4.3 Logarithmic functions  (Page 3/9)

Evaluating logarithms

Knowing the squares, cubes, and roots of numbers allows us to evaluate many logarithms mentally. For example, consider ${\log }_{2}8.$ We ask, “To what exponent must $2$ be raised in order to get 8?” Because we already know $2^3=8,$ it follows that ${\log }_{2}8=3.$

Now consider solving ${\log }_{7}49$ and ${\log }_{3}27$ mentally.

• We ask, “To what exponent must 7 be raised in order to get 49?” We know $7^2=49.$ Therefore, ${\log }_{7}49=2$
• We ask, “To what exponent must 3 be raised in order to get 27?” We know $3^3=27.$ Therefore, ${\log }_{3}27=3$

Even some seemingly more complicated logarithms can be evaluated without a calculator. For example, let’s evaluate ${\log }_{\frac{2}{3}}\frac{4}{9}$ mentally.
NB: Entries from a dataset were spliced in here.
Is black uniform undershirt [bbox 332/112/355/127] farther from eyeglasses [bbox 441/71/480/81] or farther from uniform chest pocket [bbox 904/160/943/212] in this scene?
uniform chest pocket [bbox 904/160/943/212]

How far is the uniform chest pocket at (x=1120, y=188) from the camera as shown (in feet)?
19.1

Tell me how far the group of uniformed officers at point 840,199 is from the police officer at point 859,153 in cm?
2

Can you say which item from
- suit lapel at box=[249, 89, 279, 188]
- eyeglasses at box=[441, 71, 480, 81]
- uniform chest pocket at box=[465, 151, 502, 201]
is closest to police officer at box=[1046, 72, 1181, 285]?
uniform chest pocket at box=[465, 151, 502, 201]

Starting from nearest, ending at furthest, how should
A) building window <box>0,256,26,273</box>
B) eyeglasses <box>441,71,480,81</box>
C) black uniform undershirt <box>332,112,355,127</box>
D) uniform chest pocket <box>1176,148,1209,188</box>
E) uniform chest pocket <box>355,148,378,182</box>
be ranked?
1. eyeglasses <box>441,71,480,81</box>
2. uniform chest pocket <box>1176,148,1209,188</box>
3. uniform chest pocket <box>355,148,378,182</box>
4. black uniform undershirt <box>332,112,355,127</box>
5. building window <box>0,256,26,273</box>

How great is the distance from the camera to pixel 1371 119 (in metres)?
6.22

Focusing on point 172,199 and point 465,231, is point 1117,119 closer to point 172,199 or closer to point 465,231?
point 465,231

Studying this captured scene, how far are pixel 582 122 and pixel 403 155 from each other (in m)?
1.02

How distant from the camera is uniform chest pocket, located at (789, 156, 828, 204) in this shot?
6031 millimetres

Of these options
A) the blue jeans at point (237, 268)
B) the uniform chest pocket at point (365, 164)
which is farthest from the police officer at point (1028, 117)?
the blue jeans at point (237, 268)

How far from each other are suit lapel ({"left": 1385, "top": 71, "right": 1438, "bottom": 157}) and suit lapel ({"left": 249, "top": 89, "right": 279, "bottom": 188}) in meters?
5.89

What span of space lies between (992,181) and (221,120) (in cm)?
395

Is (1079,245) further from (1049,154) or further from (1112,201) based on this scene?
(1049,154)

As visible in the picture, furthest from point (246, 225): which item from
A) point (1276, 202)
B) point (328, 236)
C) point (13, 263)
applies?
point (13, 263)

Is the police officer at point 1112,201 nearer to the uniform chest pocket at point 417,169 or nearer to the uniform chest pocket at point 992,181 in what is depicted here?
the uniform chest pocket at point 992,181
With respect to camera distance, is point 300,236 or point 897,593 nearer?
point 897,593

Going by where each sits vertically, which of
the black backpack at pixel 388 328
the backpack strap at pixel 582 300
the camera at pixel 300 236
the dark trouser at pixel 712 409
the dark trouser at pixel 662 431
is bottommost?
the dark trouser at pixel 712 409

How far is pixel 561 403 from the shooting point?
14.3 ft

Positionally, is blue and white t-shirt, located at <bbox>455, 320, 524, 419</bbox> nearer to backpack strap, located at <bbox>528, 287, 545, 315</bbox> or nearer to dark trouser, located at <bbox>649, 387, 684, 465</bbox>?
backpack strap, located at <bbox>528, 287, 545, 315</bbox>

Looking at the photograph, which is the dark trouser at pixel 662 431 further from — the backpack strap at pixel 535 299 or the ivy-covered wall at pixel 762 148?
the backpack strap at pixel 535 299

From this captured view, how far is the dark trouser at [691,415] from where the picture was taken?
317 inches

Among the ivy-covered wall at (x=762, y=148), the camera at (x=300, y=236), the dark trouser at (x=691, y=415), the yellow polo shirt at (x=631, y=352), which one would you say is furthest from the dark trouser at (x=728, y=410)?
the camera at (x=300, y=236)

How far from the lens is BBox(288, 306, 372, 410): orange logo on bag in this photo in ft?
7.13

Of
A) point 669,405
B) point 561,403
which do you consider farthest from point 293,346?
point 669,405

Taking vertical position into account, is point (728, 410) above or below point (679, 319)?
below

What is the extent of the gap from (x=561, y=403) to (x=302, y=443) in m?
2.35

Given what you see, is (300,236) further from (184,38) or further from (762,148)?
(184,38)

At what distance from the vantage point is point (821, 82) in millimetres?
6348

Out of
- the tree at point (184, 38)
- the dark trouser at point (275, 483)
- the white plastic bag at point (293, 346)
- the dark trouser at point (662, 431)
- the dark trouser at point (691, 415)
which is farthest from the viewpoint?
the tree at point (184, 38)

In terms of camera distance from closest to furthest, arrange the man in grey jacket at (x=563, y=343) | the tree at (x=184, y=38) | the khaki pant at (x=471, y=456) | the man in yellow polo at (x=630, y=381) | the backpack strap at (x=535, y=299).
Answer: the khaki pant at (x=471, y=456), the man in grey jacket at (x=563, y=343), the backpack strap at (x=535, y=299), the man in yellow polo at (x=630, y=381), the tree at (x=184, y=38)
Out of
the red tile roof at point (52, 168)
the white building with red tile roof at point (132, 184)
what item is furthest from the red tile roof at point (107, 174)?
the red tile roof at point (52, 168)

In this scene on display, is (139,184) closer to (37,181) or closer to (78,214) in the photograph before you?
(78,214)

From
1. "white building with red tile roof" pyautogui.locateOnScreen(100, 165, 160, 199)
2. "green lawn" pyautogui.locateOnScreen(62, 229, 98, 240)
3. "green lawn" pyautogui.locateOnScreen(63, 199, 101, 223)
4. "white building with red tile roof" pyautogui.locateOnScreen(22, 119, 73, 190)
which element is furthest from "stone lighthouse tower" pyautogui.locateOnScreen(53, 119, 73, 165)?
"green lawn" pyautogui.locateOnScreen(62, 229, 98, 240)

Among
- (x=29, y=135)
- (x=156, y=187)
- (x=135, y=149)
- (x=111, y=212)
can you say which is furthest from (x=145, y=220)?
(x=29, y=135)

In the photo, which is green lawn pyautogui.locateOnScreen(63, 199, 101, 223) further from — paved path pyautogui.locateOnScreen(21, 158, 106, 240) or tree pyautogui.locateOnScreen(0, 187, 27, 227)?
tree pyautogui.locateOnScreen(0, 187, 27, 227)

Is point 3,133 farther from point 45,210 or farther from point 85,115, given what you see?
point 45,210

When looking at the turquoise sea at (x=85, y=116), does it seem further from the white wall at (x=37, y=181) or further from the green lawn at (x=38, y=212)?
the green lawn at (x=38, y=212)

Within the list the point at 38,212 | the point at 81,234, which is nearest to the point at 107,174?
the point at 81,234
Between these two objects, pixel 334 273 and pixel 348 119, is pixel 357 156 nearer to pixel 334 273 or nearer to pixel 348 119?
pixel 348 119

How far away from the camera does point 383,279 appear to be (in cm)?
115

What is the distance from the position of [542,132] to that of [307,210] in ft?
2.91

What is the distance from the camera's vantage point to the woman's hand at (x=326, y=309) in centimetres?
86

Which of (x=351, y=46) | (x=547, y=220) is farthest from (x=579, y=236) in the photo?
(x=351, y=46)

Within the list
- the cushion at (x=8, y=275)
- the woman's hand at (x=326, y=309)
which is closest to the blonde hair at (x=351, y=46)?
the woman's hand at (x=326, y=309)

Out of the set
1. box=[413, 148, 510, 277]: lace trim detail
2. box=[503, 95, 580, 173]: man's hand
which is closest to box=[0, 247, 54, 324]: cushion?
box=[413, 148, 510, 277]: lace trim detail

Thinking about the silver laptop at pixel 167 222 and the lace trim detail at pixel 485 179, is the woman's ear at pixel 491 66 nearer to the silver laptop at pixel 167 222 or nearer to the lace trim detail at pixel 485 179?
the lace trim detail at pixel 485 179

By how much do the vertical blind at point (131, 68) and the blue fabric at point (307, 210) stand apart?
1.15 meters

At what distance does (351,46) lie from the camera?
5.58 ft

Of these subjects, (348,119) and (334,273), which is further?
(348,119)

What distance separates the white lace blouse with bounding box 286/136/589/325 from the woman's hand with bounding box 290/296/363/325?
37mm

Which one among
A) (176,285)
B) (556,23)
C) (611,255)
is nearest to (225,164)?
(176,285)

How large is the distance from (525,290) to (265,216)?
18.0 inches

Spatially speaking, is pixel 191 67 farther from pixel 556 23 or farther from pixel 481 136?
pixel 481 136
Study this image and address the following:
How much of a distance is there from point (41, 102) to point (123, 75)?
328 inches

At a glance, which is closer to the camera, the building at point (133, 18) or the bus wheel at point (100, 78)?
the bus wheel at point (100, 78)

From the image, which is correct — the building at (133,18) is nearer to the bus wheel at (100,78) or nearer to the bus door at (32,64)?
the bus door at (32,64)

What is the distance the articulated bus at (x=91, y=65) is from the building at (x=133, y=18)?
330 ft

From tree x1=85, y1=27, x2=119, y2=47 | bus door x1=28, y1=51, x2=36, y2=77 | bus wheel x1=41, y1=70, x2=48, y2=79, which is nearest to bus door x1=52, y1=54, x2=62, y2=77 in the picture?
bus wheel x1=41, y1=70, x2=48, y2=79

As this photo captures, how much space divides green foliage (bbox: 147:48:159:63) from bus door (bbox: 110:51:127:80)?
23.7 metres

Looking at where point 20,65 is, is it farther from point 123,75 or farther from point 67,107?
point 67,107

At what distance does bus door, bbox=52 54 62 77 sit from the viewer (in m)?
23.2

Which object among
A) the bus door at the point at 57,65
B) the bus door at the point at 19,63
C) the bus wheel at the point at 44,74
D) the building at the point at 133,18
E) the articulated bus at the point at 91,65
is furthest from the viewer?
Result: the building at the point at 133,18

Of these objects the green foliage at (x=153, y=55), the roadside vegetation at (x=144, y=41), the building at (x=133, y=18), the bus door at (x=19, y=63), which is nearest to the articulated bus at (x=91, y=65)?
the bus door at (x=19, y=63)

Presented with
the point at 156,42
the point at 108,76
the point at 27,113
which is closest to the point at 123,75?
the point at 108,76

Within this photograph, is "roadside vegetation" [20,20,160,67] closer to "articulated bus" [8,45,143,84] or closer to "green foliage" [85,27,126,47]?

• We ask, “To what exponent must $\frac{2}{3}$ be raised in order to get $\frac{4}{9}?$ ” We know $2^2=4$ and $3^2=9,$ so ${\left(\frac{2}{3}\right)}^2=\frac{4}{9}.$ Therefore, ${\log }_{\frac{2}{3}}\left(\frac{4}{9}\right)=2.$

Using common logarithms

Sometimes we may see a logarithm written without a base. In this case, we assume that the base is 10. In other words, the expression $\log \left(x\right)$ means ${\log }_{10}\left(x\right).$ We call a base-10 logarithm a common logarithm . Common logarithms are used to measure the Richter Scale mentioned at the beginning of the section. Scales for measuring the brightness of stars and the pH of acids and bases also use common logarithms.